She followed the order in a daze and began to take small sips.

“Segrave and his men are alive,” he went on. He sounded as if he spoke of something that disgusted him. “I did not use enough poison to cause any lasting damage. You will all recover within a few hours.”

Her head and stomach didn’t think so. Still, there was a sense of relief that he intended to keep her alive. For now.

“Your face is the color of parchment,” he said, as she swallowed the tea. “You will be of no use to me if you are too sick to ride.”

And that would likely be the extent of his concern for her welfare; whether or not she was healthy enough to aid in her own abduction. She took several more sips of tea, relieved that it did, indeed, have a calming effect on her stomach. Even her head felt clearer. Still, nothing made sense.

“Where are they?”

“Who, the Segraves?”

Her gaze went to Oliver and Armand, who were still tending the horses. “Aye.”

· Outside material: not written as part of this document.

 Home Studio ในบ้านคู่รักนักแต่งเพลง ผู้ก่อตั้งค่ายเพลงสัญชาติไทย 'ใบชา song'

“They are more than a half day’s ride from here, probably feeling much as you do right now.”

She had only his word that they were alive. He had lied to her from the moment they met. Nothing he said could be trusted. On the other hand, if the Segraves were already dead, why would he take their horses only to leave them on the road? Surely he would only go to this much trouble if he needed to delay their pursuit.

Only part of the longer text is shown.